Quote the lines of the data below verbatim, beginning at the line that contains "How widely are" and ending at the last line, both included, and excluding pictures.

● ● ●

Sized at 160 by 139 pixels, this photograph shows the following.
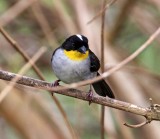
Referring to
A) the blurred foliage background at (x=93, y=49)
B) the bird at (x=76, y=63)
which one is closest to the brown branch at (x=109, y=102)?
the bird at (x=76, y=63)

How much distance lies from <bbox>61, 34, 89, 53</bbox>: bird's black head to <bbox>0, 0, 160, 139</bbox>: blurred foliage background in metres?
0.24

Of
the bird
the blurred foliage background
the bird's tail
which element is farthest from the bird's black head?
the blurred foliage background

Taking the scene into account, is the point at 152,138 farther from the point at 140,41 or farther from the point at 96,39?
the point at 140,41

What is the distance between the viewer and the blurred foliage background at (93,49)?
2230 millimetres

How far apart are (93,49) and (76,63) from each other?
0.57 metres

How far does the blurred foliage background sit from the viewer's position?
2230 mm

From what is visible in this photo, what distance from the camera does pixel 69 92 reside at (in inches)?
63.3

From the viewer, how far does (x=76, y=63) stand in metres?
1.86

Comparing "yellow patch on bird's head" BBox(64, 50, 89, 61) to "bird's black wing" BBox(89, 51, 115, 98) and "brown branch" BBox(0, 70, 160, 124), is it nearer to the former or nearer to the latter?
"bird's black wing" BBox(89, 51, 115, 98)

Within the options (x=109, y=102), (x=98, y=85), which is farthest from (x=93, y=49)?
(x=109, y=102)

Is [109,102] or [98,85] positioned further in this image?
[98,85]

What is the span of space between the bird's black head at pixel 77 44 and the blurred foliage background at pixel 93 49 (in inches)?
9.6

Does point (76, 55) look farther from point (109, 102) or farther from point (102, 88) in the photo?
point (109, 102)

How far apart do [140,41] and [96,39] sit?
1.92 ft
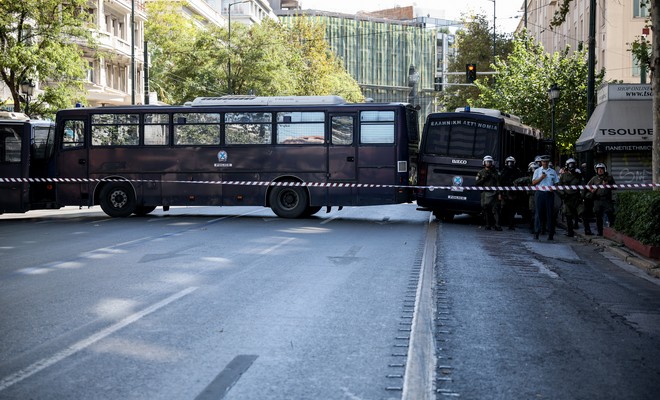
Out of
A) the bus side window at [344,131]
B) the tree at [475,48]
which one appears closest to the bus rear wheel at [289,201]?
the bus side window at [344,131]

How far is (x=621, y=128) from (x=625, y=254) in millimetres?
13336

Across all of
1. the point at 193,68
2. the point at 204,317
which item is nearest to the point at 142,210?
the point at 204,317

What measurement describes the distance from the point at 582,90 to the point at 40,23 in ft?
86.3

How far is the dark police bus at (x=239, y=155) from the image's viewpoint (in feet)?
77.4

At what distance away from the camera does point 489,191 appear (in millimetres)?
21094

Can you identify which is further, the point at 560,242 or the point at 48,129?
the point at 48,129

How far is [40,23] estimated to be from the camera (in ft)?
105

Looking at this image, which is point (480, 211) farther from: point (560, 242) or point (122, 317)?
point (122, 317)

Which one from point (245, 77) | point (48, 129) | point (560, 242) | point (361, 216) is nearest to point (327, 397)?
point (560, 242)

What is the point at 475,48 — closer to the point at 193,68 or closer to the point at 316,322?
the point at 193,68

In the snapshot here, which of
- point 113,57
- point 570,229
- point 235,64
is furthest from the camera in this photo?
point 235,64

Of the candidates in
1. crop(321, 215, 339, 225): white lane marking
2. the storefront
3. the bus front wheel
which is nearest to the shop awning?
the storefront

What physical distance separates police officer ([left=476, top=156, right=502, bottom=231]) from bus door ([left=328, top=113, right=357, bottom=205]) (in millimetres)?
3728

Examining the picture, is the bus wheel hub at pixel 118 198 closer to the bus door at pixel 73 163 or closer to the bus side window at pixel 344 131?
the bus door at pixel 73 163
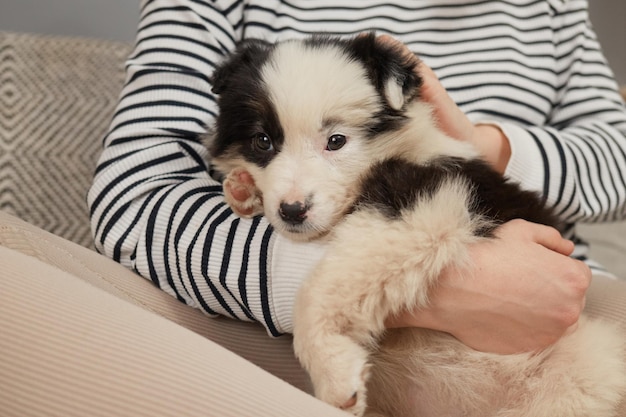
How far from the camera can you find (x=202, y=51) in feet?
5.77

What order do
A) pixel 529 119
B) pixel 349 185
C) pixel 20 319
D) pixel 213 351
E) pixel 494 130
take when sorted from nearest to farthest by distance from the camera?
pixel 20 319, pixel 213 351, pixel 349 185, pixel 494 130, pixel 529 119

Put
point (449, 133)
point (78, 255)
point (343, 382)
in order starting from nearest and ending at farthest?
point (343, 382), point (78, 255), point (449, 133)

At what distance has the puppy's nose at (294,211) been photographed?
1235 mm

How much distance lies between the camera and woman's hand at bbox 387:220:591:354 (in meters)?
1.25

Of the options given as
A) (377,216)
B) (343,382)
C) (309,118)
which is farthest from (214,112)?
(343,382)

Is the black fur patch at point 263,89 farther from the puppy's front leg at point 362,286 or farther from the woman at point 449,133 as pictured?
the puppy's front leg at point 362,286

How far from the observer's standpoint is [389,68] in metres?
1.40

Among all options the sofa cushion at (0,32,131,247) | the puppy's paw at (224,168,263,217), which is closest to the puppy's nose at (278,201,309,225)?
the puppy's paw at (224,168,263,217)

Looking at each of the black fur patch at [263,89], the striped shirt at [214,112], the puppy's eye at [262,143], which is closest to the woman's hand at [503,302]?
the striped shirt at [214,112]

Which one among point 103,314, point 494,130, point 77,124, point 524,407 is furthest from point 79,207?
point 524,407

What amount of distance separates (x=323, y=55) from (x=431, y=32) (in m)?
0.73

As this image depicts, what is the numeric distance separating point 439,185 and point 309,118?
1.09ft

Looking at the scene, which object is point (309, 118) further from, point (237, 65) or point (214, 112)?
point (214, 112)

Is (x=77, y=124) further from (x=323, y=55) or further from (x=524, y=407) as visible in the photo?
(x=524, y=407)
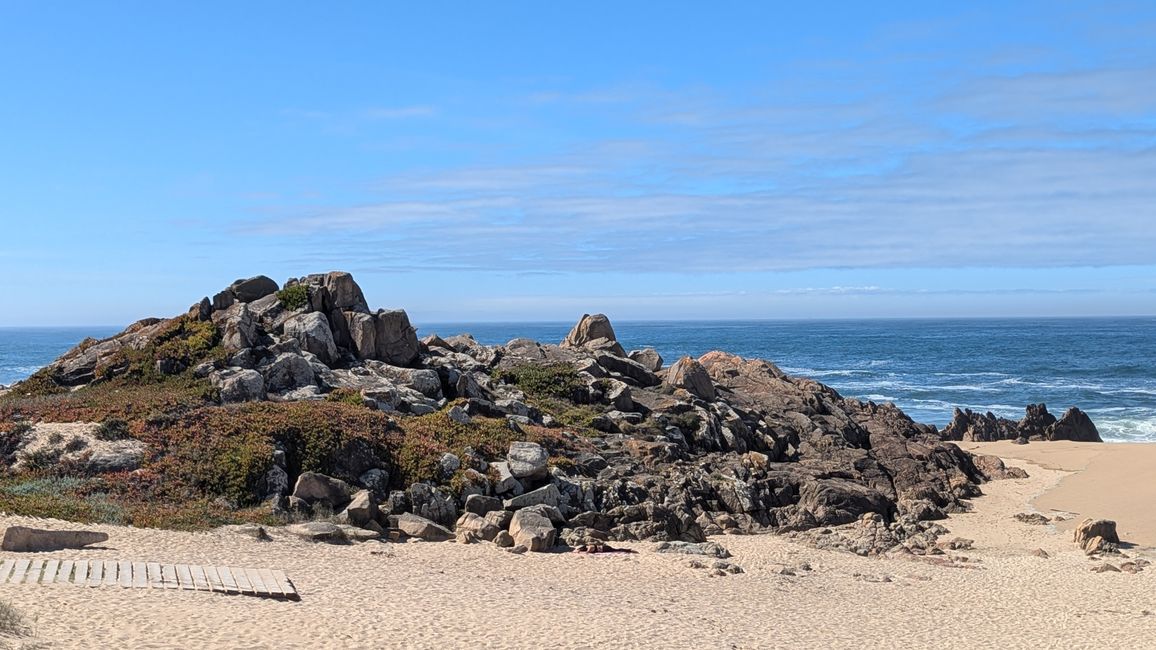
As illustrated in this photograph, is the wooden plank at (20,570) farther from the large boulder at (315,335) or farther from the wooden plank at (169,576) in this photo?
the large boulder at (315,335)

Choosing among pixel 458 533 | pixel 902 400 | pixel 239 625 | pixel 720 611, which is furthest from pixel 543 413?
pixel 902 400

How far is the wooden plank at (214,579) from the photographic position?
52.9 feet

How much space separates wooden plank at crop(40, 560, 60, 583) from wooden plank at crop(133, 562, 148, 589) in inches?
45.8

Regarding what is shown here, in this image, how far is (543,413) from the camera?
114 feet

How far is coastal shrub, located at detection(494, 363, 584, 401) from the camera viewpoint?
3766 cm

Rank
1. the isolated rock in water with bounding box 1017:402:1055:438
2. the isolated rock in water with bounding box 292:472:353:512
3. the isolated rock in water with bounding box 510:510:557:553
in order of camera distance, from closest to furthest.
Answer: the isolated rock in water with bounding box 510:510:557:553, the isolated rock in water with bounding box 292:472:353:512, the isolated rock in water with bounding box 1017:402:1055:438

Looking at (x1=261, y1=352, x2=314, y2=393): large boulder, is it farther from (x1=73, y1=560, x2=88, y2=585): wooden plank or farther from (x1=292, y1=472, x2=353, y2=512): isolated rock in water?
(x1=73, y1=560, x2=88, y2=585): wooden plank

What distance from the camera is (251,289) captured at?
129ft

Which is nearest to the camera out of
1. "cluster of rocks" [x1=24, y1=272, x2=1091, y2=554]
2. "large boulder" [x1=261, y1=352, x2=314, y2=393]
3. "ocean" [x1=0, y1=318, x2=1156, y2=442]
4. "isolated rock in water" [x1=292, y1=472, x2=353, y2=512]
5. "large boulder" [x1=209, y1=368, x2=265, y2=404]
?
"isolated rock in water" [x1=292, y1=472, x2=353, y2=512]

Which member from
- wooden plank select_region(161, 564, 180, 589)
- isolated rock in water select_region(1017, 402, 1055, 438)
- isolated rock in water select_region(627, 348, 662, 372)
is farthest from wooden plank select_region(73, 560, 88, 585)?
isolated rock in water select_region(1017, 402, 1055, 438)

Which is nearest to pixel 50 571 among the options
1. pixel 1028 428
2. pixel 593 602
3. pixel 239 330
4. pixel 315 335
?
pixel 593 602

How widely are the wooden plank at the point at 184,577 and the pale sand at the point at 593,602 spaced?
368 millimetres

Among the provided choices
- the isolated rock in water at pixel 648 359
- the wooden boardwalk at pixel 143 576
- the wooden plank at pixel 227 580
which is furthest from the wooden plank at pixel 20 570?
the isolated rock in water at pixel 648 359

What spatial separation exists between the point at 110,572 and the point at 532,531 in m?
9.29
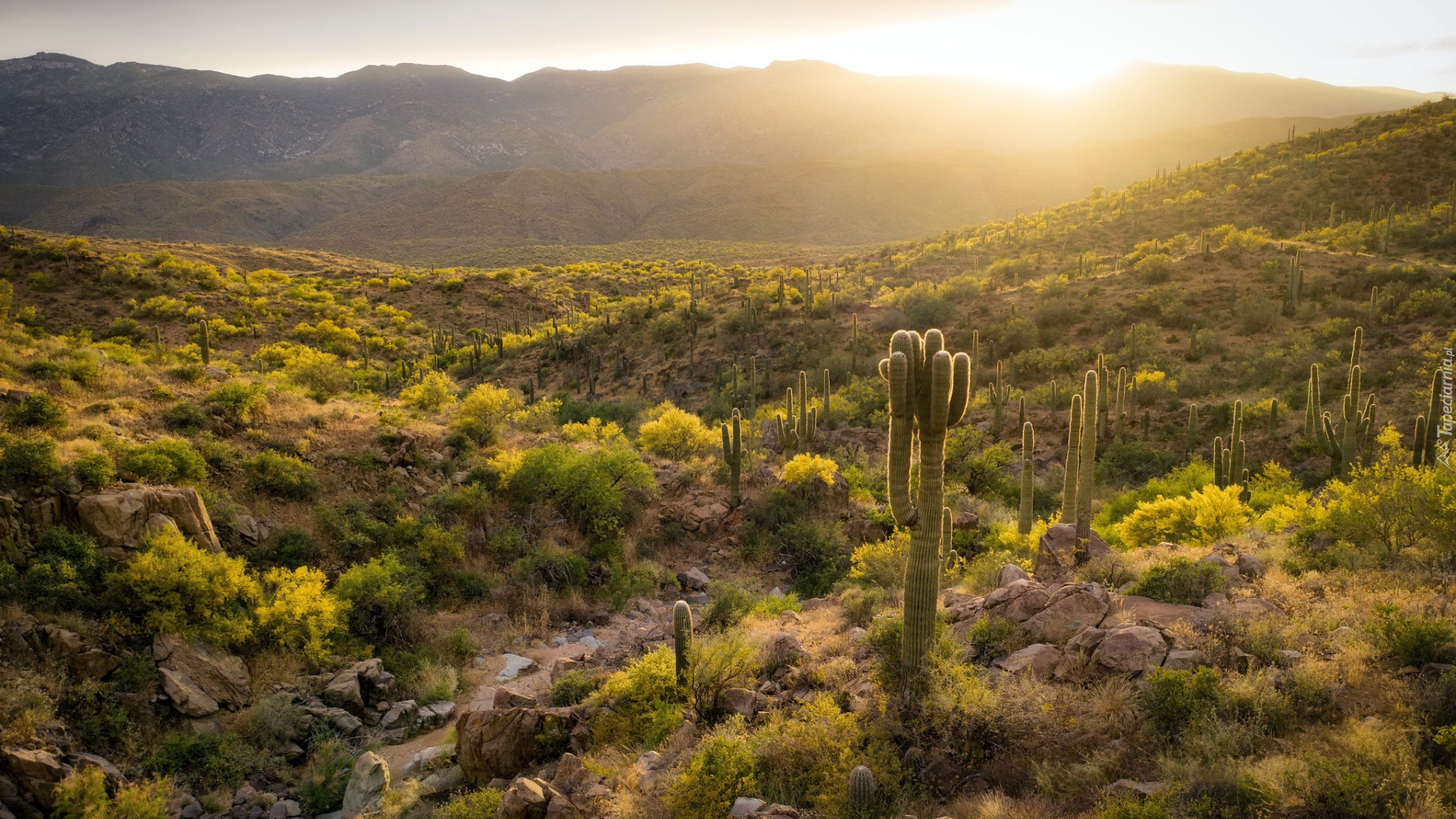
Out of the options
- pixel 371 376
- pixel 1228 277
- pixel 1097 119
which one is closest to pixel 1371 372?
pixel 1228 277

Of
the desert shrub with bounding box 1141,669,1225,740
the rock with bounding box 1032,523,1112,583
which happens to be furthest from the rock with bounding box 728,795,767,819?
the rock with bounding box 1032,523,1112,583

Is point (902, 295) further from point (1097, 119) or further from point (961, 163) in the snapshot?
point (1097, 119)

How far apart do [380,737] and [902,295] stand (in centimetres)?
2894

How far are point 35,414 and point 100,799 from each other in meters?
7.16

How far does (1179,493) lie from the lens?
14836mm

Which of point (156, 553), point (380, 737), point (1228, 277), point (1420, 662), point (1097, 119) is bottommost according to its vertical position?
point (380, 737)

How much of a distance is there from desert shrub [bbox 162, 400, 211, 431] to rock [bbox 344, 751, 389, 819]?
8419mm

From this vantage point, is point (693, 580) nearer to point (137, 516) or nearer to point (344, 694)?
point (344, 694)

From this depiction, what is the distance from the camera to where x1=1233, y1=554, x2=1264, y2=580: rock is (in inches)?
334

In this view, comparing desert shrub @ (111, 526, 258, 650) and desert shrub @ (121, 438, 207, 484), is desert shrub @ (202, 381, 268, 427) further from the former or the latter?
desert shrub @ (111, 526, 258, 650)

● ● ●

_ANSWER TO THIS TASK:_
How widely are the wooden plank at the point at 184,577 and the pale sand at the point at 593,602 spaced?
368 millimetres

Among the provided choices
- the isolated rock in water at pixel 648 359
- the wooden boardwalk at pixel 143 576
- the wooden plank at pixel 227 580
which is furthest from the wooden plank at pixel 20 570?
the isolated rock in water at pixel 648 359

What spatial separation exists between the point at 110,572 and the point at 532,531 in m?
9.29
Out of the options
- pixel 371 376
- pixel 1228 277
- pixel 1097 119
which one is closest to pixel 1371 372?
pixel 1228 277

Of
the desert shrub with bounding box 1141,669,1225,740
the rock with bounding box 1032,523,1112,583
which happens to be furthest from the rock with bounding box 728,795,767,819?
the rock with bounding box 1032,523,1112,583

Is point (902, 295) further from point (1097, 119) or further from point (961, 163) in the snapshot?
point (1097, 119)

How far apart do [380,737] and [902,295] stand (in centimetres)?
2894

How far are point 35,414 and point 100,799 from each other in meters?
7.16

How far does (1179,493) lie from the lens?
14836mm

Which of point (156, 553), point (380, 737), point (1228, 277), point (1420, 662), point (1097, 119) is bottommost according to its vertical position?
point (380, 737)

How much of a distance is there from desert shrub [bbox 162, 400, 211, 431] to rock [bbox 344, 751, 389, 819]?
8419mm

From this vantage point, is point (693, 580) nearer to point (137, 516) or nearer to point (344, 694)?
point (344, 694)

From this depiction, what is the distance from the camera to where x1=1233, y1=554, x2=1264, y2=580: rock is (in inches)?
334

In this view, comparing desert shrub @ (111, 526, 258, 650) and desert shrub @ (121, 438, 207, 484), is desert shrub @ (202, 381, 268, 427) further from the former or the latter?
desert shrub @ (111, 526, 258, 650)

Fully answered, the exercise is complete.